### [WRITTEN EXERCISE]
Continue the blog post below on predicting Animal Crossing ratings with LASSO from the point where it stops.

### [GIVEN TEXT]
┏━━
Using LASSO Bootstraps to Predict Animal Crossing Rating
In this blog post, I will use the tidymodels meta-package to predict the animal crossing rating. Previously, I had a blog post visualizing the same data set, and you can view it here. Since the data set contains user comments along with the game rating, and LASSO is a good model for using words as predictors, this blog post I will use bootstrap resampling method to illustrate how to tune the LASSO model and # of words as predictors in the feature engineering steps. It is also worth noting that a few ideas (e.g., bootstrapping) are inspired by Julia Silge’s blog post on analyzing the same data set (link).
library(tidyverse)
library(tidymodels)
library(textrecipes)
theme_set(theme_bw())
user_reviews <- read_tsv("https://raw.githubusercontent.com/rfordatascience/tidytuesday/master/data/2020/2020-05-05/user_reviews.tsv") %>%
rename(rating = grade)
user_reviews
## # A tibble: 2,999 × 4
## rating user_name text date
## <dbl> <chr> <chr> <date>
## 1 4 mds27272 My gf started playing before me. No option to… 2020-03-20
## 2 5 lolo2178 While the game itself is great, really relaxi… 2020-03-20
## 3 0 Roachant My wife and I were looking forward to playing… 2020-03-20
## 4 0 Houndf We need equal values and opportunities for al… 2020-03-20
## 5 0 ProfessorFox BEWARE! If you have multiple people in your … 2020-03-20
## 6 0 tb726 The limitation of one island per Switch (not … 2020-03-20
## 7 0 Outryder86 I was very excited for this new installment o… 2020-03-20
## 8 0 Subby89 It's 2020 and for some reason Nintendo has de… 2020-03-20
## 9 0 RocketRon This is so annoying. Only one player has the … 2020-03-20
## 10 0 chankills I purchased this game for my household (me an… 2020-03-20
## # … with 2,989 more rows
EDA:
user_reviews %>%
ggplot(aes(date)) +
geom_histogram() +
theme(panel.grid = element_blank()) +
labs(title = "Date Distribution")
┗━━
### [PROVIDED DATA]
┏━━
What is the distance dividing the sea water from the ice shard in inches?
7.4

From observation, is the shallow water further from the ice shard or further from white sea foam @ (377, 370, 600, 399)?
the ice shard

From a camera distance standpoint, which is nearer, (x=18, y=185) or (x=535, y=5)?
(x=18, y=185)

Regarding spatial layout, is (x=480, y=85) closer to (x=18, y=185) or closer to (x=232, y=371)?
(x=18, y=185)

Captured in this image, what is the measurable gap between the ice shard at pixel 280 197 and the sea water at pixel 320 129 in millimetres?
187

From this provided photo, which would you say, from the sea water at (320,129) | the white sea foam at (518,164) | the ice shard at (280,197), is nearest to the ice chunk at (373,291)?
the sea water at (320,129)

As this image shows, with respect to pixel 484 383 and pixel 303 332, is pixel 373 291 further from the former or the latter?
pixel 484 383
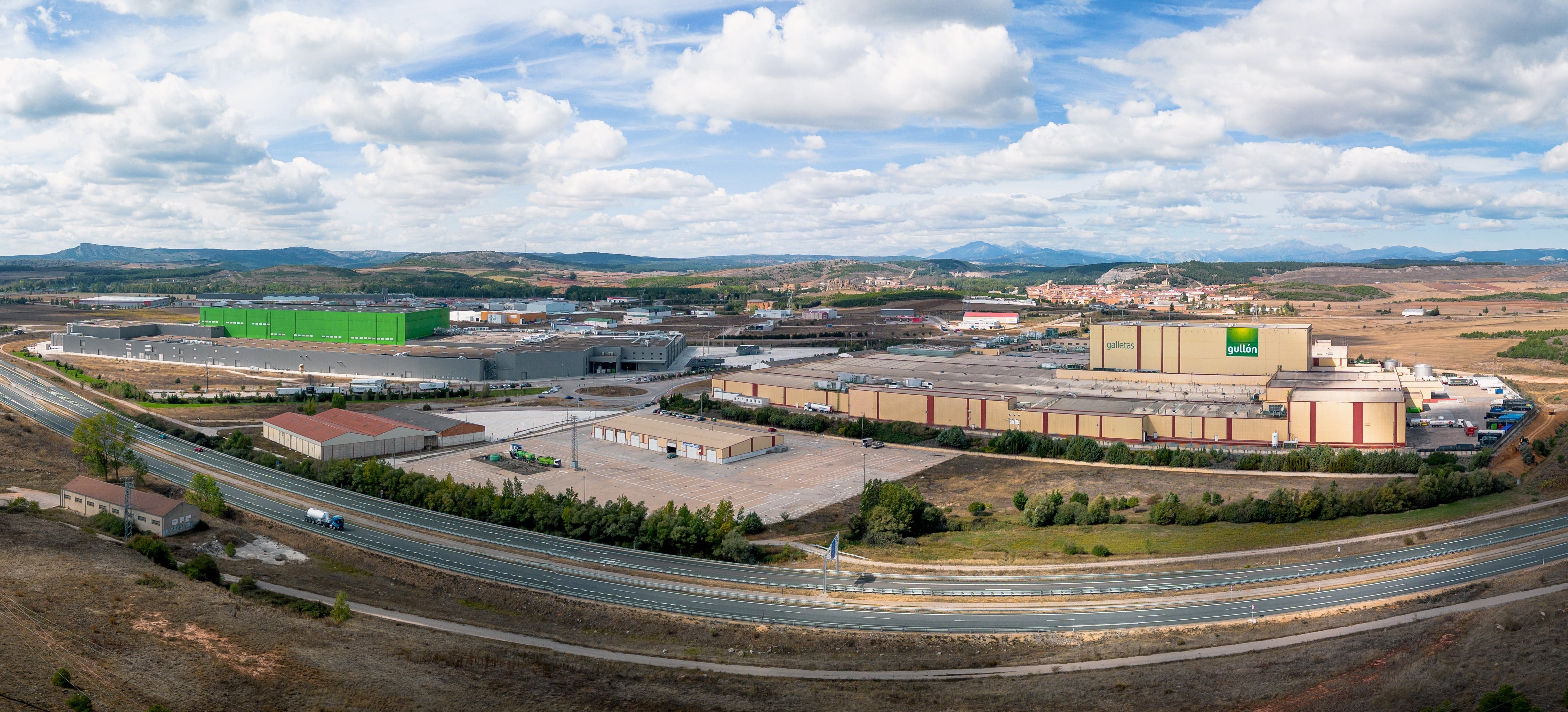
┗━━
### [ANSWER BELOW]
user_reviews %>%
ggplot(aes(rating)) +
geom_histogram(fill = "purple") +
scale_x_continuous(breaks = seq(0, 10)) +
theme(panel.grid = element_blank()) +
labs(title = "Rating Distribution")
Model Building
- Data split
set.seed(2022)
review_spl <- user_reviews %>%
initial_split(strata = "rating")
review_train <- training(review_spl)
review_test <- testing(review_spl)
review_boot <- bootstraps(review_train, times = 100, strata = "rating")
- Feature engineering
review_rec <- recipe(rating ~ ., data = review_train) %>%
update_role(user_name, new_role = "id") %>%
step_date(date, features = "month") %>%
step_rm(date) %>%
step_tokenize(text) %>%
step_stopwords(text) %>%
step_tokenfilter(text, max_tokens = tune()) %>%
step_tf(text) %>%
step_dummy(all_nominal_predictors())
- Model specification and workflow
lasso_spec <- linear_reg(penalty = tune()) %>%
set_mode("regression") %>%
set_engine("glmnet")
lasso_wf <- workflow() %>%
add_model(lasso_spec) %>%
add_recipe(review_rec)
- Model tuning
lasso_res <- lasso_wf %>%
tune_grid(
review_boot,
grid = crossing(
max_tokens = c(50, 100, 150, 200, 300, 500),
penalty = 10 ^ seq(-7, -0.5, 0.5)
)
)
autoplot(lasso_res)
lasso_res %>%
show_best()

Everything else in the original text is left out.